FORM 8-A

SECURITIES AND EXCHANGE COMMISSION
Washington, D.C. 20549

FOR REGISTRATION OF CERTAIN CLASSES OF SECURITIES PURSUANT TO
SECTION 12(b) OR (g) OF THE SECURITIES EXCHANGE
ACT OF 1934

Mylan Laboratories Inc.
(Exact name of registrant as specified in its charter)

Pennsylvania
(State of incorporation or organization)
 
25-1211621
(IRS Employer
Identification No.)
 
1500 Corporate Drive, Canonsburg, Pennsylvania
(Address of principal executive offices)
 
15317
(zip code)
 
Securities to be registered pursuant to Section 12(b) of the Act:
   
 
Title of each class
to be so registered
 
Name of each exchange on which
each class is to be registered
 
1.25% Senior Convertible Notes due 2012
 
 
New York Stock Exchange, Inc.

If this form relates to the registration of a class of securities pursuant to Section 12(b) of the Exchange Act and is effective pursuant to General Instruction A.(c), please check the following box. ý
 
If this form relates to the registration of a class of securities pursuant to Section 12(g) of the Exchange Act and is effective pursuant to General Instruction A.(d), please check the following box. ¨
 
Securities Act registration statement file number to which this form relates:  333-140778
 
Securities to be registered pursuant to Section 12(g) of the Act:  None
 




INFORMATION REQUIRED IN REGISTRATION STATEMENT
 

 
 
Item 1.  Description of Registrant’s Securities to be Registered.
 
This registration statement on Form 8-A relates to $550,000,000 principal amount of 1.25% Senior Convertible Notes due 2012 (the "Senior Convertible Notes") of Mylan Laboratories Inc. (the "Company"), as guaranteed by certain of the Company’s subsidiaries.

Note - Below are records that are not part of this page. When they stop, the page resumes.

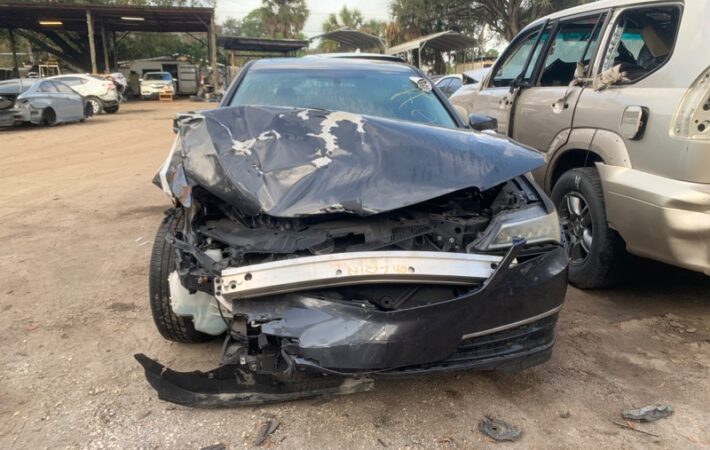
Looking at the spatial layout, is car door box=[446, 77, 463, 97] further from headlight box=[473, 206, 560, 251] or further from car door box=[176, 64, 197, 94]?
car door box=[176, 64, 197, 94]

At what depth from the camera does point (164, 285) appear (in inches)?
115

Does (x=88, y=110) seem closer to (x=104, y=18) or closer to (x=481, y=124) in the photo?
(x=104, y=18)

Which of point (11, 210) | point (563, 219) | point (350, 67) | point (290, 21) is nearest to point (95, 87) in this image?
point (11, 210)

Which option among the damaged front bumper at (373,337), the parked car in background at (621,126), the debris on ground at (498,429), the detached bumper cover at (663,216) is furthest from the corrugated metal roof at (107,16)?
the debris on ground at (498,429)

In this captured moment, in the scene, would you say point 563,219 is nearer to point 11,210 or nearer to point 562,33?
point 562,33

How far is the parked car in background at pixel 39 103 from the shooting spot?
14.2 metres

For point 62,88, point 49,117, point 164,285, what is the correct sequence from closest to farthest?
point 164,285, point 49,117, point 62,88

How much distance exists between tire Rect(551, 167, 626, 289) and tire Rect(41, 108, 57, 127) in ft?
50.0

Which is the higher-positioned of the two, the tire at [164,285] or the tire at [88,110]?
the tire at [164,285]

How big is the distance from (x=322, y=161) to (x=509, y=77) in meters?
3.69

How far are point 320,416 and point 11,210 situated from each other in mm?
5563

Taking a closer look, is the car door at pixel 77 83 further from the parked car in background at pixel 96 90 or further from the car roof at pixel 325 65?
the car roof at pixel 325 65

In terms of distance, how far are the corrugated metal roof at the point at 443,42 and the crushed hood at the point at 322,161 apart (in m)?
19.7

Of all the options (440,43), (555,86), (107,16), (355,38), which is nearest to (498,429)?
(555,86)
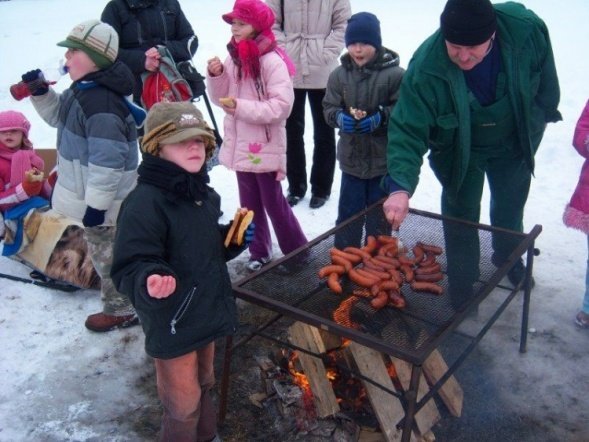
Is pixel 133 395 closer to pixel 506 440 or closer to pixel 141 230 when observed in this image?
pixel 141 230

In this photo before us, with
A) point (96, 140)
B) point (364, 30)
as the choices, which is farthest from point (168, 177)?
point (364, 30)

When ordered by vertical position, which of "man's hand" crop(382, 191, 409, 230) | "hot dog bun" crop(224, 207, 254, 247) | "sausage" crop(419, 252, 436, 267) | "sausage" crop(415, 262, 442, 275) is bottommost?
"sausage" crop(419, 252, 436, 267)

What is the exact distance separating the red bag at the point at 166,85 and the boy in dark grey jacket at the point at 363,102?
4.47 ft

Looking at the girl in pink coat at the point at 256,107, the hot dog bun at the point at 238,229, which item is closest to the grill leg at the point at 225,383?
the hot dog bun at the point at 238,229

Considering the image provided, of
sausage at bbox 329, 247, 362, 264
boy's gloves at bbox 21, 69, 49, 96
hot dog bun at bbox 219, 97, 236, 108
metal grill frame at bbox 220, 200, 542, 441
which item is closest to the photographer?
metal grill frame at bbox 220, 200, 542, 441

A description of the Senior Convertible Notes is contained in a Prospectus Supplement filed by the Company with the Securities and Exchange Commission (the “Commission”) pursuant to Rule 424(b) under the Securities Act of 1933, as amended, on March 1, 2007. Such Prospectus Supplement shall supplement the Prospectus contained in the Company's automatically effective Registration Statement on Form S-3 (File No. 333-140778), which became effective upon filing with the Commission on February 20, 2007. Such Prospectus Supplement shall be deemed to be incorporated by reference herein for all purposes.
 
Item 2.  Exhibits
 
A list of exhibits filed herewith is contained in the Exhibit Index following the signature page hereto and is incorporated by reference herein.
 

 






SIGNATURE
 
Pursuant to the requirements of Section 12 of the Securities Exchange Act of 1934, the Company has duly caused this registration statement to be signed on its behalf by the undersigned, thereto duly authorized.
 

 
MYLAN LABORATORIES INC.
(Registrant)
 
 
Date: March 1, 2007
 
By: /s/ Daniel C. Rizzo, Jr.
Name: Daniel C. Rizzo, Jr.
Title: Vice President and Corporate Controller
 



Exhibit Index
 
 
3.1
Amended and Restated Articles of Incorporation of the Company, as amended, filed as Exhibit 3.1 to Form 10-Q for the quarter ended June 30, 2003, and incorporated by reference herein.
 
 
3.2
Second Amended and Restated Bylaws of the Company, as amended to date, filed as Exhibit 3.1 to the Report on Form 8-K filed with the SEC on February 22, 2005, and incorporated by reference herein.
 
 
4.1
Form of global certificate evidencing the Senior Convertible Notes filed as Exhibit 4.8 to the Company’s Registration Statement on Form S-3, filed with the Commission on February 20, 2007, and incorporated by reference herein.
 
 
4.2
Form of indenture for the Senior Convertible Notes, to be entered into among the Company, the guarantors named therein and The Bank of New York, as trustee, filed as Exhibit 4.9 to the Company’s Registration Statement on Form S-3, filed with the Commission on February 20, 2007, and incorporated by reference herein.